И сжимала меня, оттого становясь родной,

А когда отпускала, казалась ещё родней.

Я не вырос нигде, кроме разве моей семьи,

Кроме редких друзей, у которых давно дома.

Не считайте меня двуязыким, чужим, своим.

Я считаю до двух – на ладонях июль да май.

На Васильевском – пыль. Это я понукаю печь,

Уводя её прочь от избёнок, избей, избух.

Я решу, где мне жить. Я не знаю, куда мне лечь.

Если всё надоест, я приду умирать в фейсбук.

ФОТОГРАФИЯ

Фотография ретро с привычным потёком в углу

Уступает дорогу металлу, пластмассе, стеклу,

Уступает напору неистово благостных дней.

Виноватые трещинки делают рамку прочней.

Кто верней сохранит фотографию – я ли, она ль?

У моих телефонов увесистей диагональ.

Но у времени в рамке стоим, навсегда рождены.

Это было давно, это было ещё до войны.

А война подступала, входила, втекала война,

И призывно стучала о берег вторая волна.

От одной убежишь, но опять за призывом призыв,

И ушедшие будят детей и вручают призы.

Каждый взгляд из-под рамки зернист и немного колюч,

И, смутясь, убегает уверенный солнечный луч

От нелепой картинки, где дом, и трава, и гамак,

Одиссей, и жена Пенелопа, и сын Телемак.

БАШНЯ

Вавилонская башня – сколько её ни строй,

Мучительно, разноязыко, в пределе – молча,

Национальность угрюмо идёт сквозь строй

Волчьих папах и улыбок волчьих.

Бинарен граф раздвоенных языков,

Но треск стопы – зависит от веса камня.

Язык уже расплющен – ему легко

Разбрасывать накопленное висками.

В нищете безбожия каждому знаку рад,

Каменщик не понимает причины гнева,

Тленом своим прорастая сквозь зиккурат,

Вырастая до города, до страны, до неба.

Из-под полы легко торговать, стрелять,

Но время идёт вдоль строя, не замечая.

Трудно ни с чем себя не отождествлять –

Мельчаешь.

КОРОЛЬ ВОЗВРАЩАЕТСЯ

Король возвращается. Город застыл, как воск.

Свеча триумфальной колонны в потёках ночи.

Король возвращается. Поезд его привёз

На главный вокзал. Но король выходить не хочет.

Встречающих двое. Один – в золотом пальто,

Второй – с неприметным лицом и пустым кисетом.
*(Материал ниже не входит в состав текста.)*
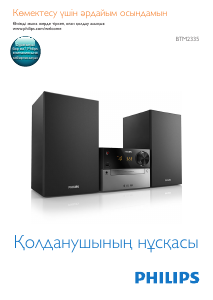 Руководство Philips BTM2335 Стерео-система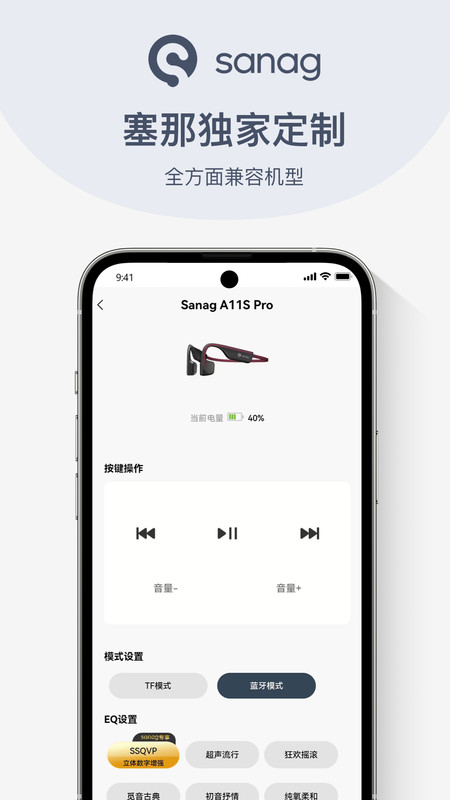 Sanag耳机app展示图4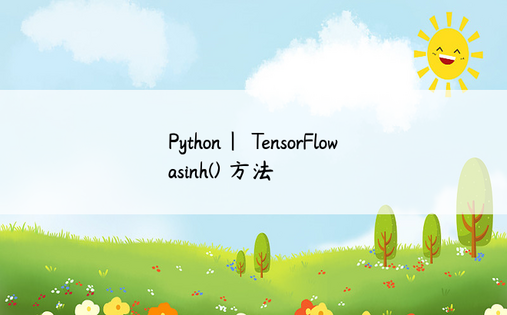 Python| TensorFlow asinh() 方法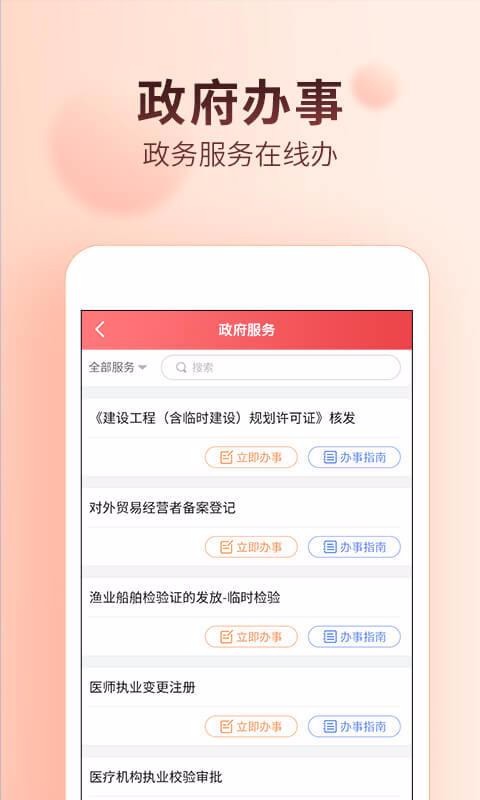 掌上南平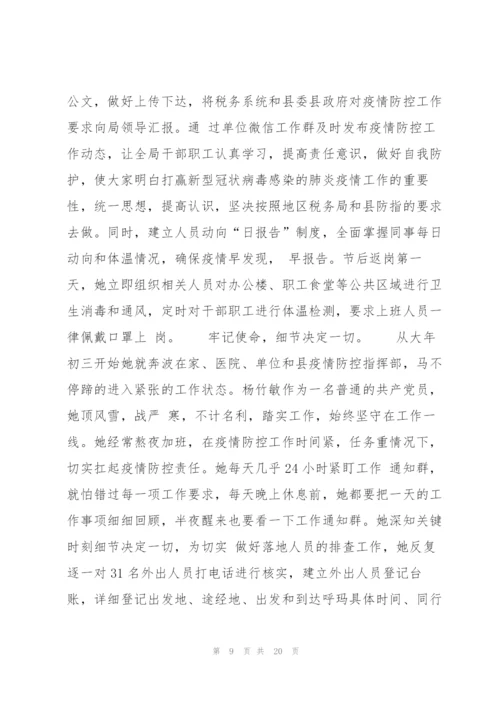 银行员工抗击疫情先进事迹(通用8篇).docx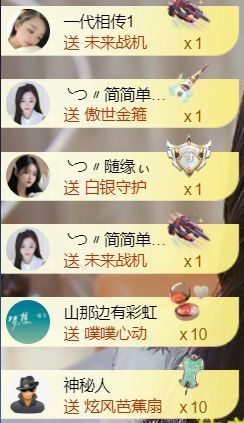 ╰つ〃薀昕🌷主播照片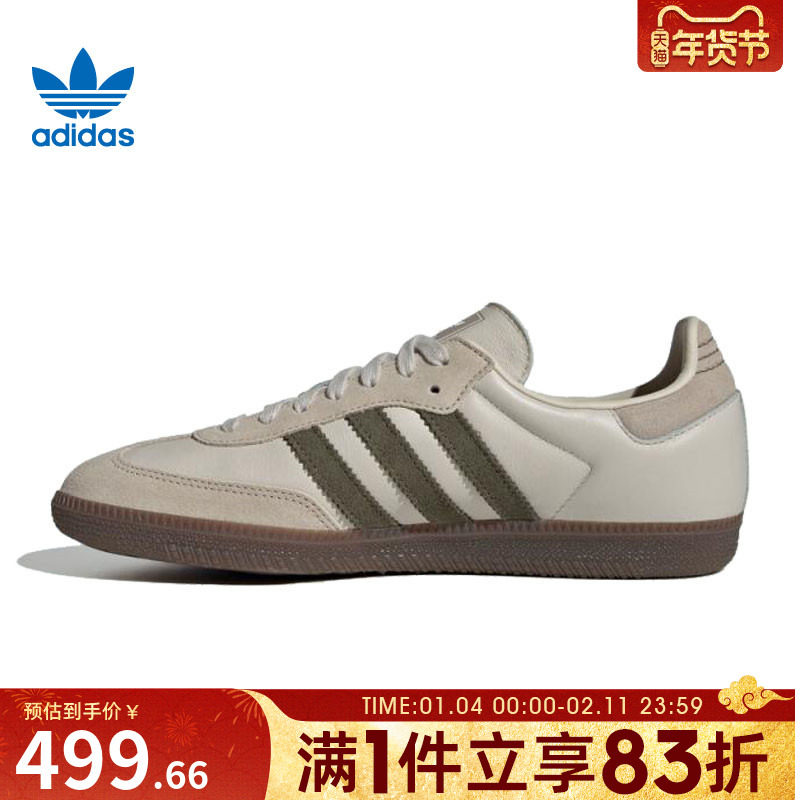 adidas阿迪达斯三叶草男女款SAMBA OG德训鞋T头鞋休闲板鞋JR0893,运动鞋new,运动休闲鞋,淘宝优惠券,粉丝福利购,淘宝优惠卷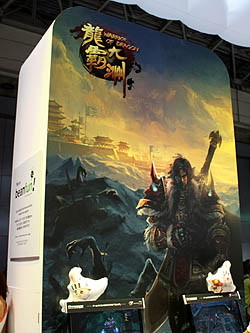 #002Υͥ/TGS 2010ϥåפΥRPGäưճʷ쥸ʤΤ⡩ Warrior of Dragonץץ쥤ݡ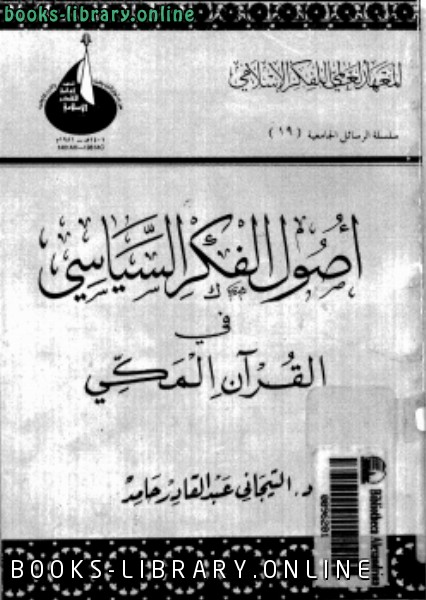 ❞ كتاب أصول الفكر السياسى فى القرآن المكى ❝  ⏤ د.التيجانى عبد القادر حامد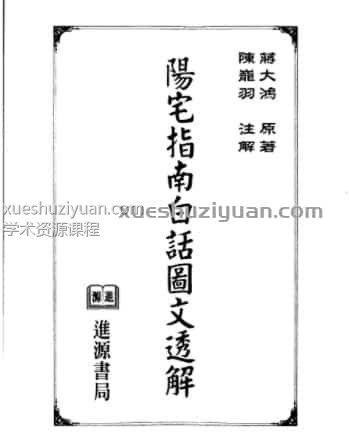 蒋大鸿-阳宅指南白话图文透解.pdf百度网盘下载，阿里云盘下载插图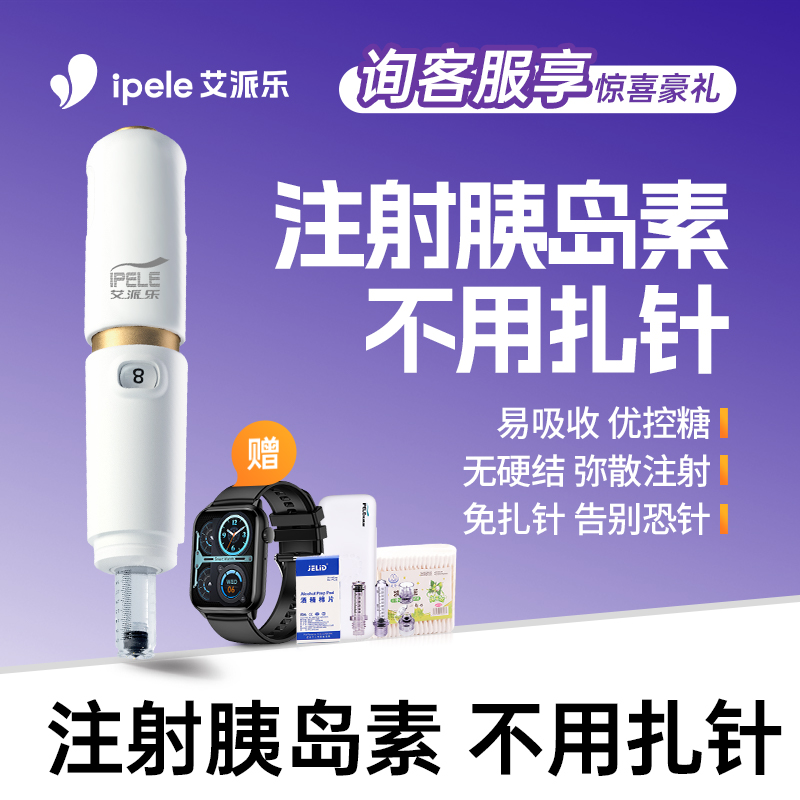 无针头胰岛素注射笔通用
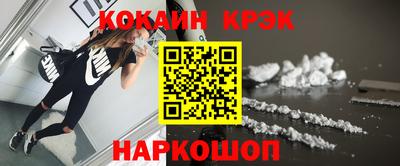 мяу мяу мука Кинель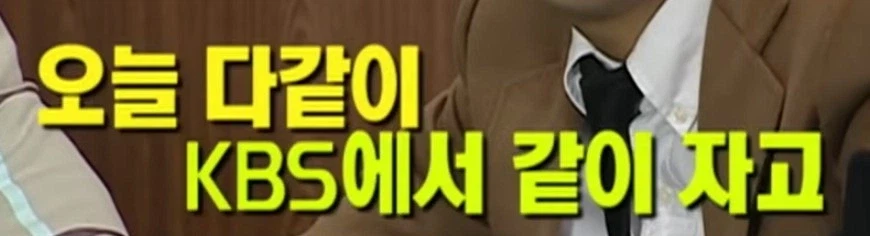 그 시절 1박 2일 괴담_4.webp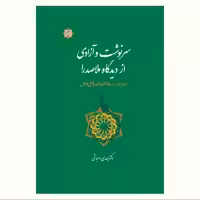 کتاب سرنوشت و آزادی از دیدگاه ملاصدرا  صدرالمتالهین شیرازی  نشر آیت اشراق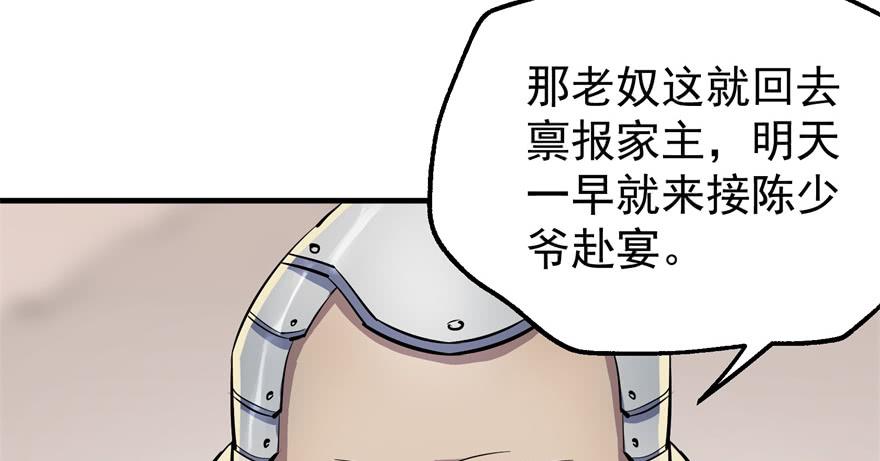 The Hunter Ch.59 p36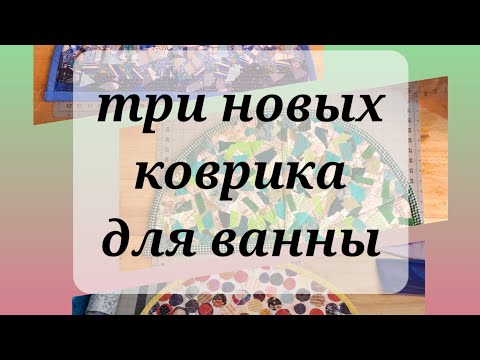 Видео: 🧵10🧵Весёленькие коврики в технике "пицца". Подробный показ.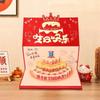 6/8/10/18 Карты 3D Красный Конверт на День Рождения со Светом и Музыкой HongBao Торт на День Рождения Держатель для Денег Складной Мешок для Денег с Пожеланиями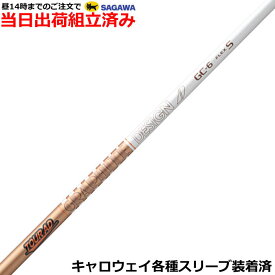 【組立済】【昼14時までのご注文で即日出荷】 キャロウェイ各種対応スリーブ装着 ツアーAD GC Tour AD GC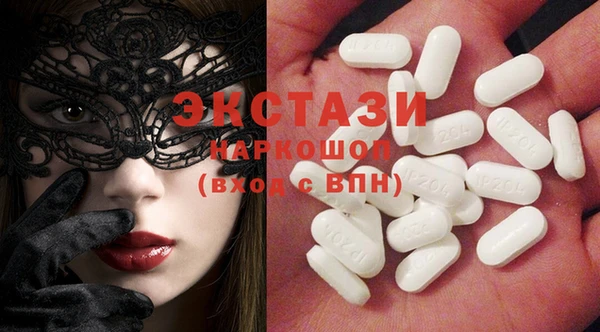MDMA Premium VHQ Арсеньев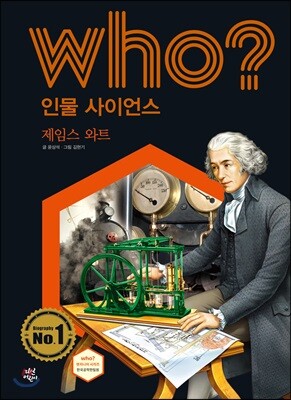 후 Who? 인물 사이언스 29 제임스 와트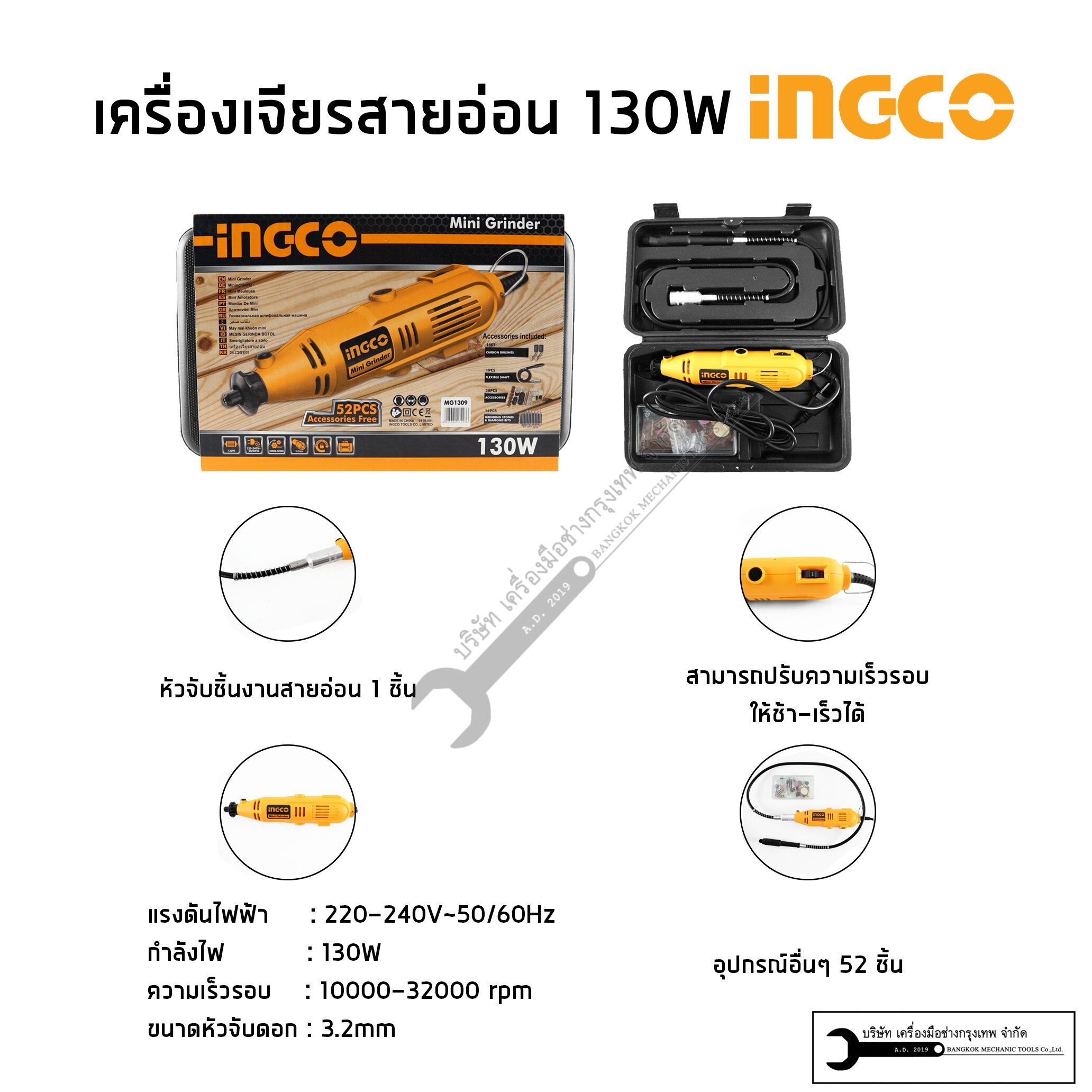 INGCO เครื่องเจียรสายอ่อน 130W รุ่น MG1309 แรงดันไฟฟ้า 220-240V~50/60Hz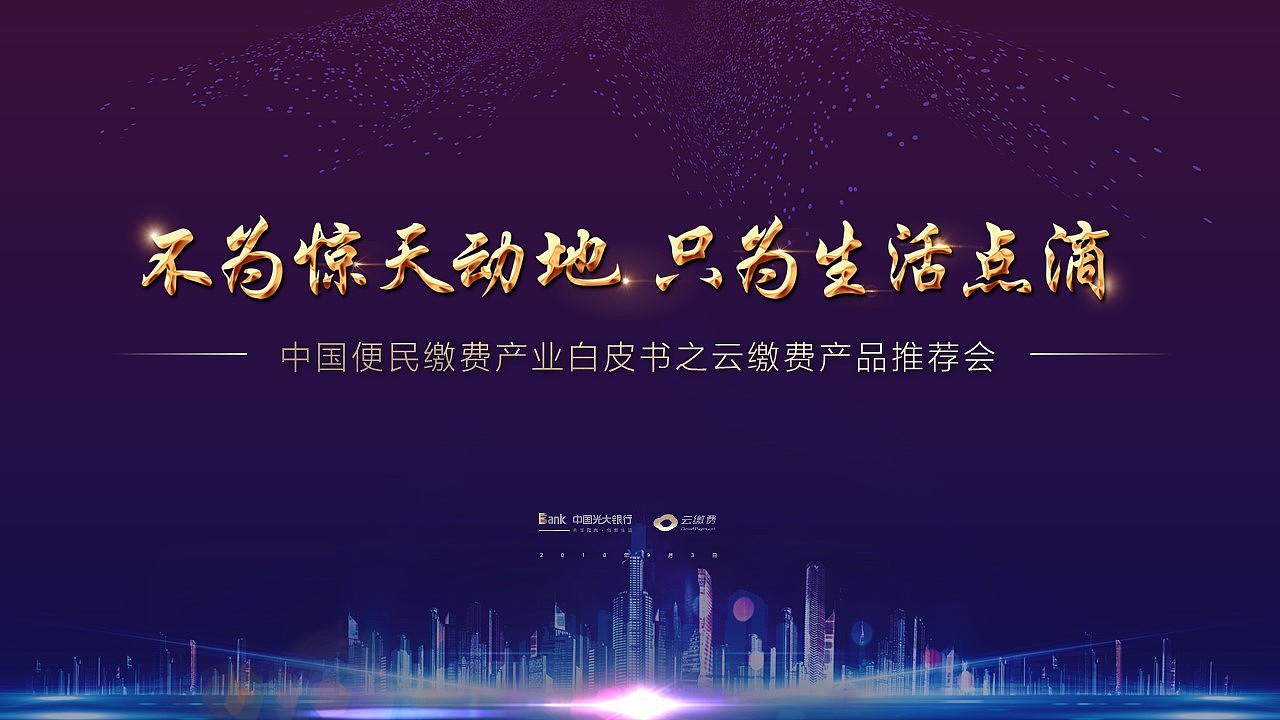 我只用这一份PPT，推介产品同时就能教会用户使用方法（图ZMjA0MDQ4Nzcy） - PPT/Keynote - 站酷设计师公号_PP酱PPT原创素材 - 站酷ZCOOL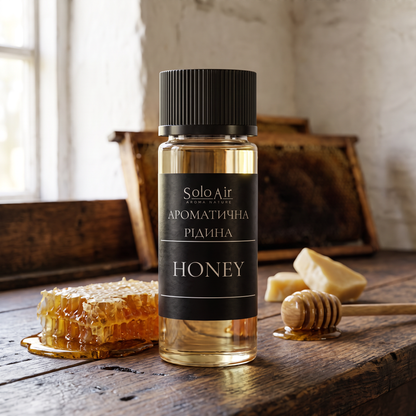 Ароматична рідина "Honey"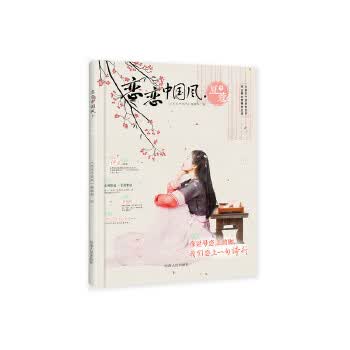 恋恋中国风 豆蔻4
Король подзывает мальчишку, суёт полтос,

И шепчет: «Газету. Скорей принеси газету.»

Укрывшись кроссвордом, разбитый мениск щадя,

Привычным движением пряча под плащ корону,

Король подставляется под вертикаль дождя,

Сумев не споткнуться о горизонталь перрона.

Король возвращается, деспот, позёр, тиран,

Оставивший замки в руинах, народ в канавах.

Его отпечатают, снова введут в тираж,

И даже, пожалуй, покажут на трёх каналах.

Он тихо подходит к воротам, ныряет в створ.

Он снова огромен и снова чему-то равен...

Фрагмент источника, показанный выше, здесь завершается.